The Klickitat County Agriculturist, Goldendale, WA., July 23, 1926, page 1

WISHRAM MOVED EIGHT MILES TO THE EASTWARD JULY 20

     The location of an historical spot, endeared to Oregon and Washington pioneers, through Indian legends and made famous in the works of great authors, has been moved 8 miles east on the Columbia river, as stated in the Agri. recently, to please the whims of a great corporation.  This new location was formerly known as a Fallbridge -- now Wishram.
     So on Tuesday of this week a great gathering of Washington and Oregon parties assembled, and dedicated a monument to the new name, Wishram, and Fallbridge is no more!
     Our correspondent at Fallbridge, Wishram henceforth, writes to the Agri.: Months ago the Great Northern railroad, following its plan to name its stations, so far as possible, after the old Indian titles, struck Fallbridge from its maps and substituted Wishram, the native name for a point of land situated at the narrows of the Columbia about four miles above The Dalles and eight miles west of Fallbridge.
     Now come the pioneers with the plaint that a wrong has been done.  The name Wishram, or, Nech-loi-deth, was interpreted in the Yakima tongue, as stationary-people-who-never-move; significant of painted figures and pictographs on the rocks at this point.  The word Wishram was probably first written by Washington Irving in his “Astoria” and was a misspelling of the Indian pronunciation Wish-cum.

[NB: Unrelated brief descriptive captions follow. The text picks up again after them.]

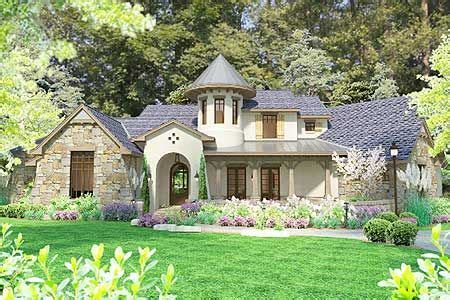 european cottage house plans european cottage with lanai and courtyard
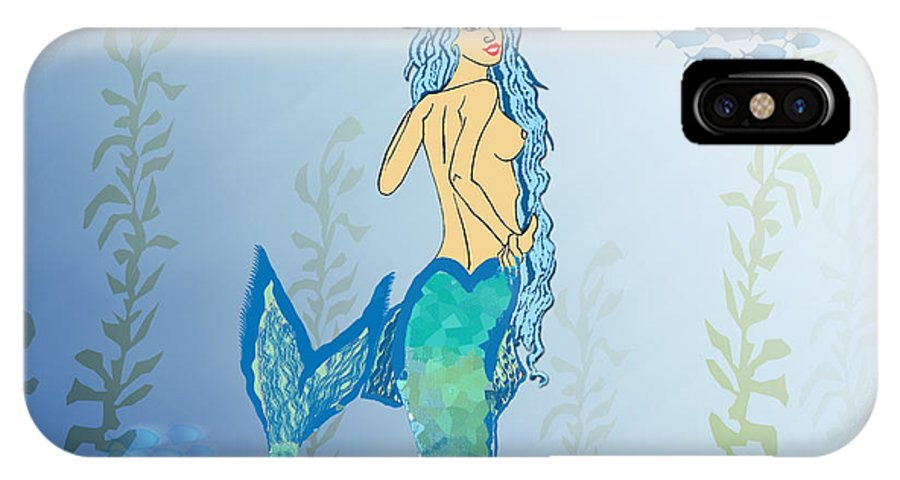 Mermaid IPhone X / XS Case featuring the painting Mermaid Paint The Sea by Josie Valerio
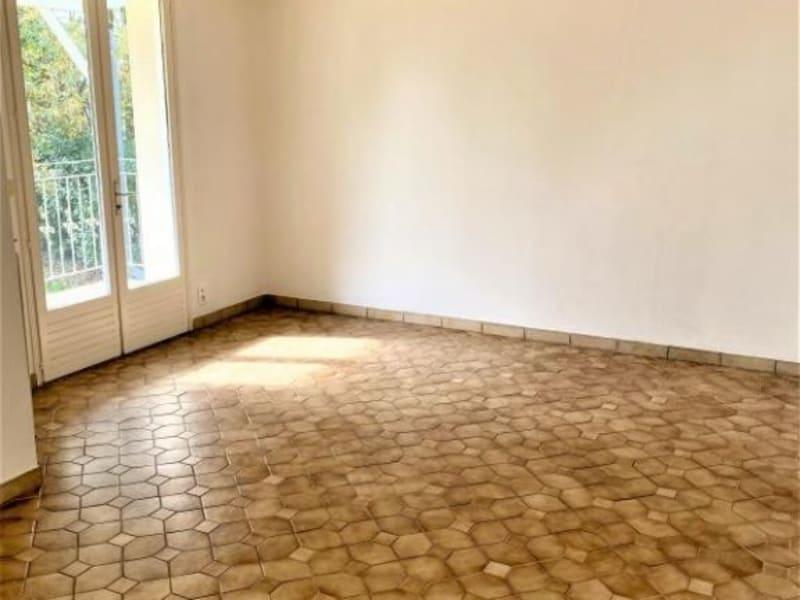 Sale house / villa Chirac 168500€ - Picture 10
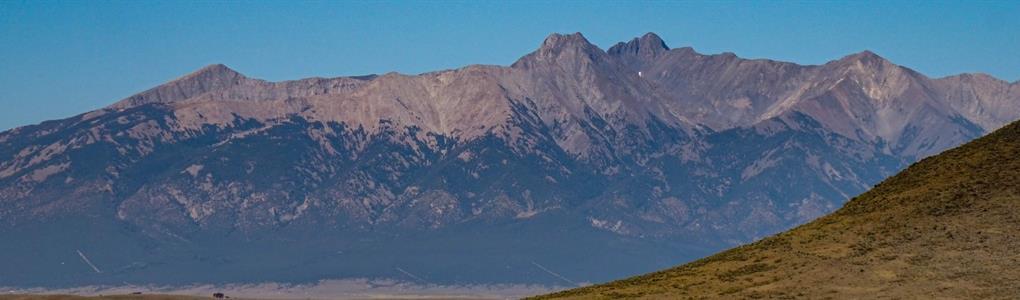 Massive Topography, Unbeatable Deal : San Luis : Costilla County : Colorado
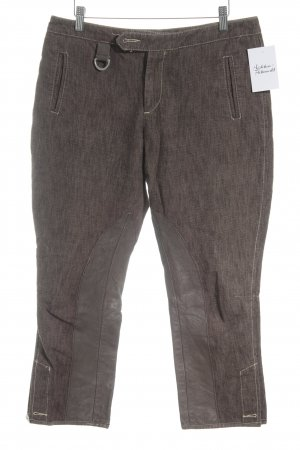 Stefanel Riding Trousers light brown-grey brown flecked rider style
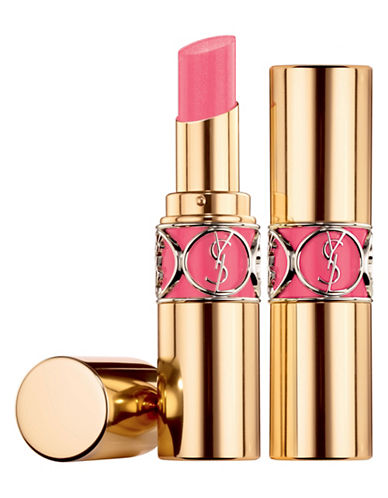 Yves Saint Laurent Rouge Volupté Shine Oil-In-Stick-66 PINK INFUSION-One Size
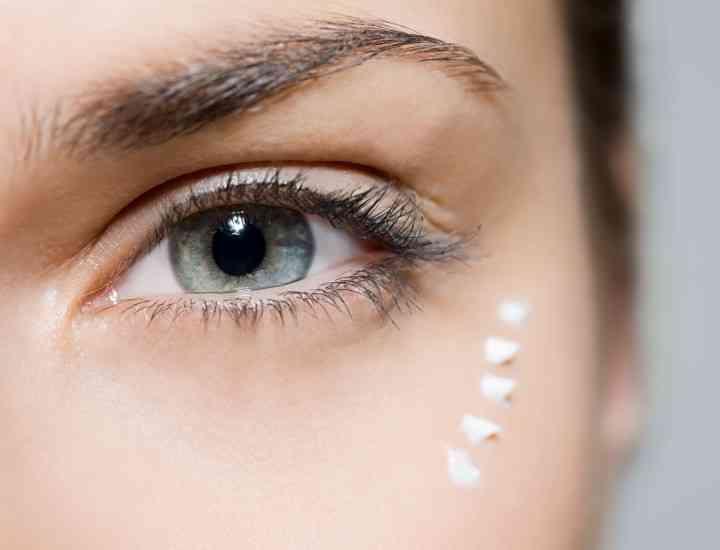 Crema antirid: de la ce  vârstă ar trebui să o foloseşti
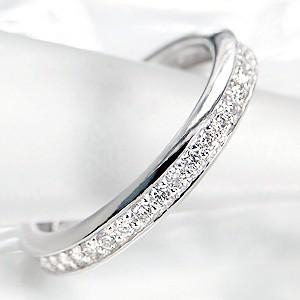 pt900 「0.5ct」 ダイヤモンド フルエタニティリング ジュエリー SIクラス 指輪 プラチナ エタニティ 4月誕生石 ダイヤモンドリング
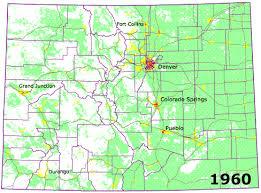 colorado population map colorado mapping development futures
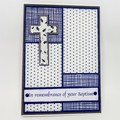 Baptism Remembrance - Dark Blue and White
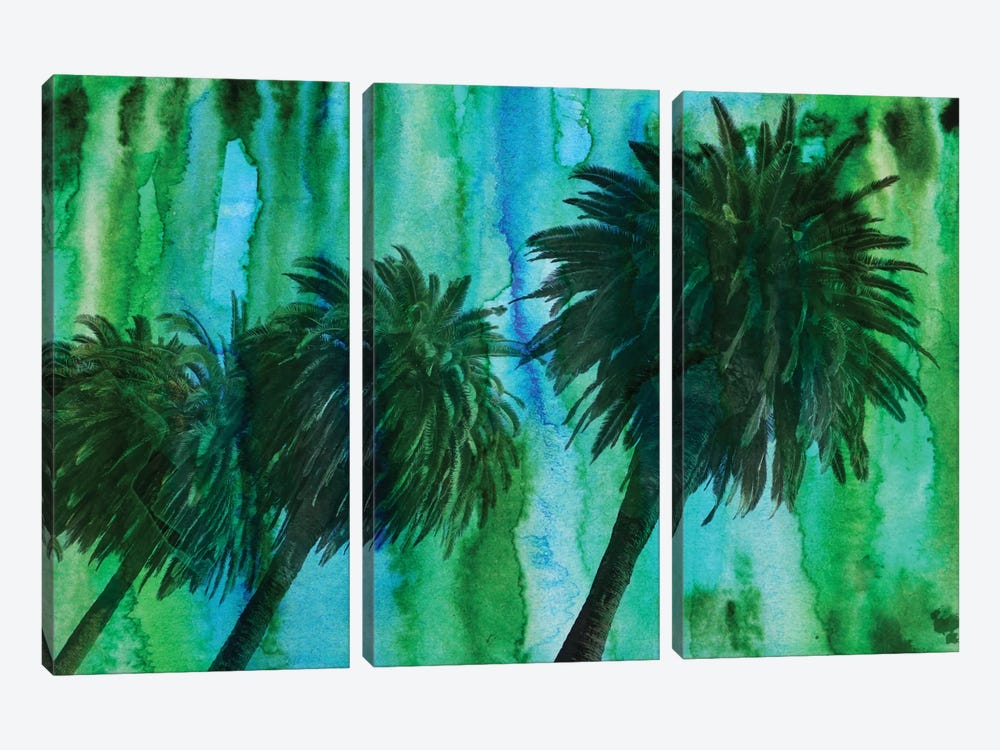 Hollywood Palms by Irena Orlov 3-piece Canvas Print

     With the name applicable only to this particular spot, obviously, the pioneers argue, it could not rightfully be moved away and applied to another location merely because a train stops there.  When the Great Northern dedicates its monument at “Wishram” late this month for the benefit of the cross-continent tour of the eastern group making up the Columbia Historical expedition, the old-timers who have revered the painted rocks at Wishram for decades will sadly watch the official fading away of the old name.